Rigorous System Design: The BIP Framework

Saddek Bensalem
Université Grenoble Alpes, France

Rigorous system design requires the use of a single powerful component framework allowing the representation of the designed system at different levels of detail, from application software to its implementation. This is essential for ensuring the overall coherency and correctness. This talk introduces a rigorous design flow based on the BIP (Behavior, Interaction, Priority) component framework. This design flow relies on several, tool-supported, source-to-source transformations allowing to progressively and correctly transform high level application software towards efficient implementations for specific platforms.

On the Synthesis of Equilibria in Graph Games

Véronique Bruyère
University of Mons, Belgium

In this invited talk, we focus on games played on graphs by several players who aim at satisfying their objective.
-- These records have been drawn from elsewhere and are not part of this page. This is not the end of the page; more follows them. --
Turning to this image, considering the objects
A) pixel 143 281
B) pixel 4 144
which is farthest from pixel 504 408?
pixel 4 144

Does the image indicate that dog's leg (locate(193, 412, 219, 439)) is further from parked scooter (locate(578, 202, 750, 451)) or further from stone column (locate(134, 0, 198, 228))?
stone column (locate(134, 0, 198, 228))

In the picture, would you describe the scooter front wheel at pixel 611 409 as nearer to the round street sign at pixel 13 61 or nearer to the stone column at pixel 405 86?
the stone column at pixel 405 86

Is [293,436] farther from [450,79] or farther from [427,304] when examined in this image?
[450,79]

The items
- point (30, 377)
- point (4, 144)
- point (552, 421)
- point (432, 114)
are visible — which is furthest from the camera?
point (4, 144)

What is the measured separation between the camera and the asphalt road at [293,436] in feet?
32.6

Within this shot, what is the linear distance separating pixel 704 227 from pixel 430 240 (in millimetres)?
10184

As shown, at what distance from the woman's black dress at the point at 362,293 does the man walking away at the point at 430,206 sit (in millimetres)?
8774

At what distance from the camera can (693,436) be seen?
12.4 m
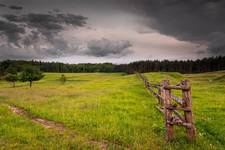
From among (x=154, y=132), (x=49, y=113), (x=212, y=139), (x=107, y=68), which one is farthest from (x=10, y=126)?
(x=107, y=68)

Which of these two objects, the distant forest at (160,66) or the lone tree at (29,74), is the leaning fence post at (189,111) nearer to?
the lone tree at (29,74)

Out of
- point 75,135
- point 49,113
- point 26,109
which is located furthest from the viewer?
point 26,109

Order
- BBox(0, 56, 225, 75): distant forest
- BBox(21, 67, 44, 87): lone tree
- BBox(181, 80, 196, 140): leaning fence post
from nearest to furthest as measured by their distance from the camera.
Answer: BBox(181, 80, 196, 140): leaning fence post < BBox(21, 67, 44, 87): lone tree < BBox(0, 56, 225, 75): distant forest

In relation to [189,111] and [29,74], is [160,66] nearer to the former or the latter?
[29,74]

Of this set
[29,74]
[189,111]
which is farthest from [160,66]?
[189,111]

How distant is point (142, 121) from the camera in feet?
48.4

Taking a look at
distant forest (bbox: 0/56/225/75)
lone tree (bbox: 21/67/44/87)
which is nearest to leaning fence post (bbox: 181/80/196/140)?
lone tree (bbox: 21/67/44/87)

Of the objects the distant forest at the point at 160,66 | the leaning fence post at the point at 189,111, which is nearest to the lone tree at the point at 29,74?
the distant forest at the point at 160,66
We survey and discuss several solution concepts useful for the synthesis of systems, the most famous one being the notion of Nash equilibrium. We present several results about their existence (possibly constrained by some conditions on the payoffs), the objectives of the players being qualitative or quantitative. We also provide some illustrative examples as well as intuitions on the proofs.
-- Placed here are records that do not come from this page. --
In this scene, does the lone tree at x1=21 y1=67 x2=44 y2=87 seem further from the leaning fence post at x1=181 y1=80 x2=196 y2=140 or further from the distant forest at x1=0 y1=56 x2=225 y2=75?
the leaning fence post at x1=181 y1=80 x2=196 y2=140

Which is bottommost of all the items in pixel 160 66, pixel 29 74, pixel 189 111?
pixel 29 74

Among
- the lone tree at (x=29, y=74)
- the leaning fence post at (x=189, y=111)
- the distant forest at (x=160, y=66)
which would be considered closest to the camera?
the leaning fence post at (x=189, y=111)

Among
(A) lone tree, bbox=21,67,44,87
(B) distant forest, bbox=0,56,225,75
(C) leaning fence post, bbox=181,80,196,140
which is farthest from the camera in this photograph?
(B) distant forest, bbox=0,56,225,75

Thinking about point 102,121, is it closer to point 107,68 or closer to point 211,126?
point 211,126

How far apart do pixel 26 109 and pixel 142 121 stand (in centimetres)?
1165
Energy Timed Automata and Games

Kim G. Larsen
Aalborg University, Denmark

The first part of the talk will provide an overview of the results obtained over the last 10 years when considering Timed Automata and Timed Games extended with continuous variables (cost) that may evolve with different (positive or negative) weights with particular interest in infinite energy-bounded runs/strategies. In the second part we review recent results obtained for a subclass called Segmented Energy Timed Games, where we have decidability, thus allowing for the automatic synthesis of robust and optimal energy-aware controllers. We prove decidability of the energy-constrained infinite run problem in settings with both certainty and uncertainty of the energy-rates. We also consider the optimization problem of identifying the minimal upper bound that will permit existence of infinite energy constrained runs. Our algorithms are based on quantifier elimination for linear real arithmetic. Using Mathematica and Mjollnir, we illustrate our framework through a real industrial example of a hydraulic oil pump. Compared with previous approaches our method is completely automated and provides significantly improved results.